ALL THE SAD YOUNG MEN by F. Scott Fitzgerald. Charles Scribner's Sons. New York 1926. $2.00

By R. K. Lamb .

WHEN the artist must eat, and at the very best night clubs, art flies out the window. F. Scott Fitzgerald has decided to live well and write too. This is forgiveable and understandable in a young man of means. But when his writings maintain him in the style to which he is unaccustomed it take a good deal of writing for the Red Book to keep the purse at the proper bulge.

His latest book of short stories is handpicked from All the Sad Young Men, his accumulated magazine work of months. And it is only the cream from skimmed milk. Fitzgerald is safe, at least for a while. Reviewers will pardon him a last youthful indiscretion or two now that he has shown himself on the verge of his long expected maturity by the writing of "The Great Gatsby", But it is that he cannot have praise without strings tied to it for the writing of "All the Sad Young Men."

This, his third book of short stories, shows more diversity of subject and treatment than any previous work of his. To say this is not wholly to praise it. It is as if he had given us examples in "All the Sad Young Men" of the many types of short stories he has written since his last publication. "Step up," Fitzgerald seems to cry. "Something for everybody. We aim to please. Flappers and philosophers, you'll find something here you'll like if only you'll look far enough."

In the old hotsy-totsy style there is the fantasy. "Rags Martin-Jones." full of the unbelievable tosh of which Fitzgerald was master. But there is something new, something un-Fitzgeraldian, which has an aroma of Sherwood Anderson. All the other stories in the book have it, now faint and thin, now strong and assailing. Perhap it is unfair to shout "Sherwood Anderson!" It may be that this is what happens to all young men who grow serious before they have grown truly wise. And so it may be that this is merely a phase in the growing-up process of which "The Great Gatsby" was a herald.

In "Absolution" there is a Catholic mysticism not wholly new to Fitzgerald but handled with a new power and a directness which scarcely falters until the end when it seems to become too much for the author and goes off into mumblings. Throughout there is the figure of Anderson looming up, omnipresent and brooding.

One of the most talked about stories in the book, and from the point of view of anyone but an undergraduate, inexcusably talked about, is "The Rich Boy." It is not consummately done. There is much extraneous matter and unsureness of touch. But for the college man there is a direct appeal. All of us may some day be, certainly a number of our classmates will be, just such men-about town as The Rich Boy. Into the bond game or the banking game they go by the score and as the years roll by and find them unmarried and greying at the temples their friends settle down and there is no one to play around with. There is The City and The Street and for some high days The College. But all these pall and there is nothing else, but work, and women, about which subject The Rich Boy knows too much ever to be able to know anything.

So, too, Fitzgerald will go on, writing about people, about whom he knows too much, too much that will sell quickly to the popular magazines, ever to be able to settle down, to take the bumps with the best of them. Fitzgerald is The Rich Boy of literature for whom his mistress Money must die that he may be born again.

Collection entries
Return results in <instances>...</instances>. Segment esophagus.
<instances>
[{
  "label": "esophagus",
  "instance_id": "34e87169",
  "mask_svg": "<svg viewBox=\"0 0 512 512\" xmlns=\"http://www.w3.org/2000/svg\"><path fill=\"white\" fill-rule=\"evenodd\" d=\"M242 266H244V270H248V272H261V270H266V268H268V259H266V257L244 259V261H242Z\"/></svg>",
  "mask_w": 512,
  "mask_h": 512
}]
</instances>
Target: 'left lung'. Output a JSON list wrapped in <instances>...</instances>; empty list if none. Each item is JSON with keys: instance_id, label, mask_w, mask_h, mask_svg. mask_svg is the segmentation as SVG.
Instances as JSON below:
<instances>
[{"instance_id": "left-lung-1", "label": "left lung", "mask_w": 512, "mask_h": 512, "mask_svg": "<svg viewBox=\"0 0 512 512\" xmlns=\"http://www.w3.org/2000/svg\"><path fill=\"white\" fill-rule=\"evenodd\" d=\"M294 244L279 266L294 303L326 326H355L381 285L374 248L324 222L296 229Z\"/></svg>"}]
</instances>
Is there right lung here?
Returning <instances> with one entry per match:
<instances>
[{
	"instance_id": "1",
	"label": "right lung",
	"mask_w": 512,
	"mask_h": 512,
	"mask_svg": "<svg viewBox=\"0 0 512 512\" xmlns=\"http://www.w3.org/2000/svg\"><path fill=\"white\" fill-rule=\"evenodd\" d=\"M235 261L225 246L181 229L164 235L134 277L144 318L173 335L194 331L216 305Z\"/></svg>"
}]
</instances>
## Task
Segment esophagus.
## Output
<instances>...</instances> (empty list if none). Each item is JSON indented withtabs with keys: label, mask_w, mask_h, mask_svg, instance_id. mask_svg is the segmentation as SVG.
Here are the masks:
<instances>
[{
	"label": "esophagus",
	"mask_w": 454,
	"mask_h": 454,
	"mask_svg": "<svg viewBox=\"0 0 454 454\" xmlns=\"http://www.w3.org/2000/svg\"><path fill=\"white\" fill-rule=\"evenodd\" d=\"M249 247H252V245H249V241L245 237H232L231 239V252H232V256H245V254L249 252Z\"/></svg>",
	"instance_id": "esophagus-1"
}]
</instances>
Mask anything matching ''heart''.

To-do list »
A. Answer these questions using the review:
(i) What price is listed for the book?
(ii) According to the review, which of Fitzgerald's books of short stories is this, counting in order?
(iii) Which story is described as a fantasy in the old hotsy-totsy style?
B. Extract the passage from the review starting with "ALL THE SAD YOUNG MEN by" and going on through "the proper bulge.".

Outputs in order »
A.
(i) $2.00
(ii) His third
(iii) "Rags Martin-Jones"

B.
ALL THE SAD YOUNG MEN by F. Scott Fitzgerald. Charles Scribner's Sons. New York 1926. $2.00

By R. K. Lamb .

WHEN the artist must eat, and at the very best night clubs, art flies out the window. F. Scott Fitzgerald has decided to live well and write too. This is forgiveable and understandable in a young man of means. But when his writings maintain him in the style to which he is unaccustomed it take a good deal of writing for the Red Book to keep the purse at the proper bulge.